Post-market surveillance from the FDA Adverse Event Reporting System (FAERS) captures real-world experience. For this drug, FAERS contains 368 voluntary reports. The database also lists 7 documented drug interactions derived from FDA labeling, with the top-flagged interaction rated minor severity. NADAC pricing from CMS shows a generic unit cost of $1.75.

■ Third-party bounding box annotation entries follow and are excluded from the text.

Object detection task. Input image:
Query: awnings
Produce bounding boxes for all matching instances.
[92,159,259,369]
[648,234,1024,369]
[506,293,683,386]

Report counts do not establish causation — a FAERS entry documents a temporal association, not proof that the drug produced the outcome. Widely prescribed medications naturally accumulate more reports than niche therapies, so raw totals must be interpreted alongside total exposure. Shortage status, recall history, and patent information further shape supply and switching decisions. This page summarizes public FDA data for educational purposes only and is not a substitute for professional medical advice — always consult a licensed healthcare provider before starting, stopping, or changing any medication.
Data Sources
Drug labeling: FDA Drug Labels (SPL/DailyMed). Adverse events: FDA Adverse Event Reporting System (FAERS). Pricing: CMS National Average Drug Acquisition Cost (NADAC).
FAERS reports are voluntary and do not establish causation. Drug interactions are derived from FDA labeling and clinical references. Always consult a healthcare professional before making medication decisions.
Last updated: December 7, 2021
Read our methodology — how this data is sourced, computed, and verified.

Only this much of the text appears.